ROCm/ROCm-docker

ROCm docker on kvm guest

dannysemi opened this issue · 10 comments

Is it possible to run ROCm-docker from a kvm guest? I haven't had any success so far. Works fine on the kvm guest itself. But I get the following errors in the container:

rocm-user@409e97fd5bce:/opt/rocm/hsa/sample$ ./vector_copy
Initializing the hsa runtime failed.

rocm-user@409e97fd5bce:~$ ./HelloWorld
Failed to find any OpenCL platforms.
Failed to create OpenCL context.

I'm running this on an Intel i7 5960x and Vega 64. I'm using Ubuntu 16.04 with kernel upgraded to 4.13.0-36 from the hwe-16.04-edge packages on the kvm guest. I modified the Dockerfile for my rocm-terminal container to add the rocm-user to the 'video' group (I also had to reinstall make in the container).

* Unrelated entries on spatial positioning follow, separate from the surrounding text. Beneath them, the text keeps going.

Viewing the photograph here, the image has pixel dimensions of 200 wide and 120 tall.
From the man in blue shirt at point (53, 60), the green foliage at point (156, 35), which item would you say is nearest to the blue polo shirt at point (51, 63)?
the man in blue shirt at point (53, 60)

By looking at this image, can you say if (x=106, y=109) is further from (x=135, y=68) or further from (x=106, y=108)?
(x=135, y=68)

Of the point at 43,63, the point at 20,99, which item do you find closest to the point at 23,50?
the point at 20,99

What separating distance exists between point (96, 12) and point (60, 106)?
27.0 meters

All drivers and docker software on the kvm guest installed according to the install guide. Tried using both --device="/dev/kfd" and --privileged flags, no success.

I could be wrong, but I think what you're experiencing is similar to #33. Were you ever able to run the rocm stack from within rocm-docker? If not, then it may not be an issue of the source of docker.io or docker-ce (me) or kvm (you) since we're both seeing similar behavior. Curious if you saw similar missing dependencies like python3 and libnuma-dev if you run rocm-smi or rocminfo?

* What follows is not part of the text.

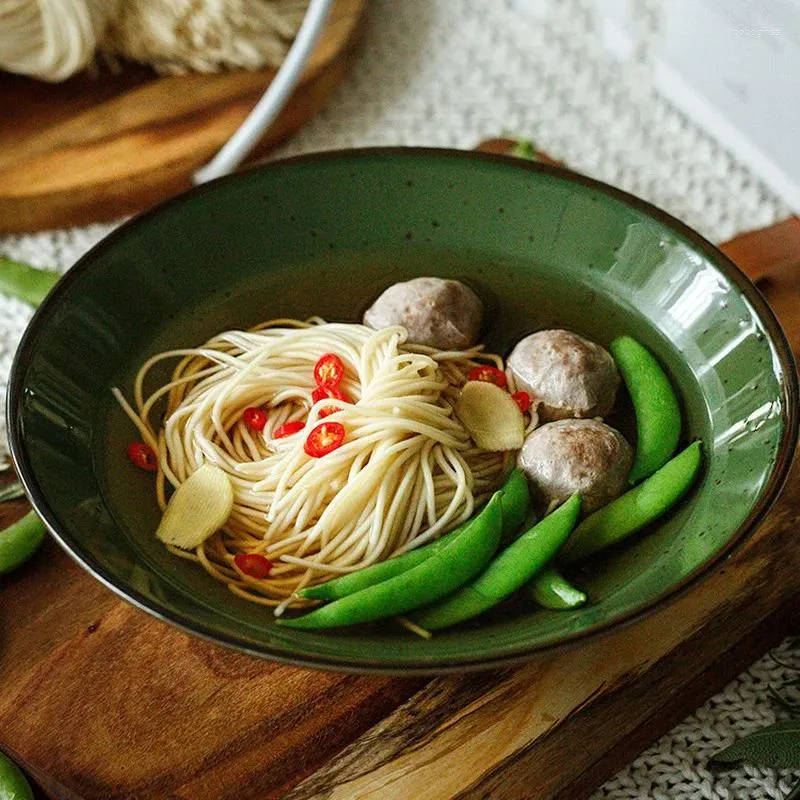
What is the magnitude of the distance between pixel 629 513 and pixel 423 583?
32 cm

I can run the examples from the guide successfully on my kvm guest but not from within a docker container on the kvm guest. python3 and libnuma-dev were missing from the container as well, but I edited the Dockerfile to include them. rocm-smi provides identical output to my kvm guest. rocminfo results in an error.

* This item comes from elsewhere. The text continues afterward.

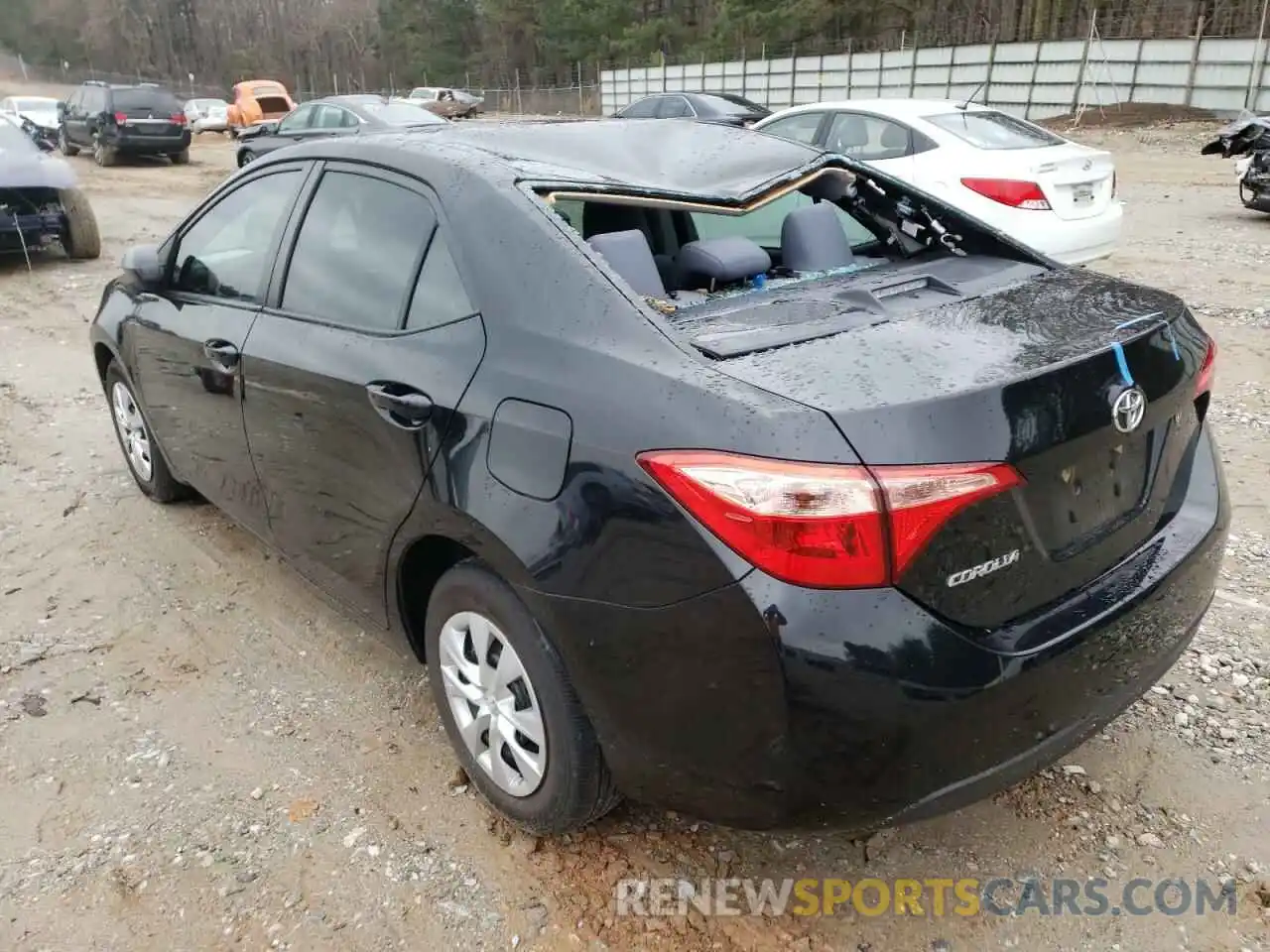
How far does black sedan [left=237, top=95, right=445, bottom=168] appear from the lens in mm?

Are /dev/kfd and /dev/dri/renderD* visible inside docker with the right permissions?

With the --privileged flag enabled they are visible in the docker container:

rocm-user@1ea5a25a0df1:$ ls /dev/kfd
/dev/kfd
rocm-user@1ea5a25a0df1:$ ls /dev/dri
card0 renderD128

This is the same output I get on the kvm guest from which I ran the container.

What should the permissions be for "ls -l", or the chmod value you'd use if needed, i.e. 755 or 777?

@fxkamd Looks like it is a permissions thing. If I run the container as root then I get the expected result. Not as secure as it could be, but it will work for my dev environment.

@dannysemi On bare metal, udevd may have a rule to add the local console user to the access control lists of /dev/kfd and /dev/dri/renderD*, so you don't need to mess with permissions yourself. That probably doesn't work in the container. You may need to change the permissions of /dev/kfd and /dev/dri/* in the container. Usually the permissions are set to 0660, group=video. Make sure your user account is in the video group, and you should be fine.

@fxkamd I tried that before with no success. Maybe the group mappings don't translate properly between host and container? If I create a user on host with all the proper permissions and then directly pass that user to the container with the -u flag then it works. Otherwise I have to run as root.

@dannysemi I managed to get rocm-enabled docker (from Ubuntu's repo, not the Docker CE repo) working on kvm guests following the instructions #33. If you need the KVM + PCIe passthrough instructions I could provide those as well (my host is Fedora 27, guest is Ubuntu 16.04.3), but since you already have rocm running on your guest I assume that's not the root cause of this issue.

Could you try upgrade to docker.ce 18.04 as instructed in quick-start.md?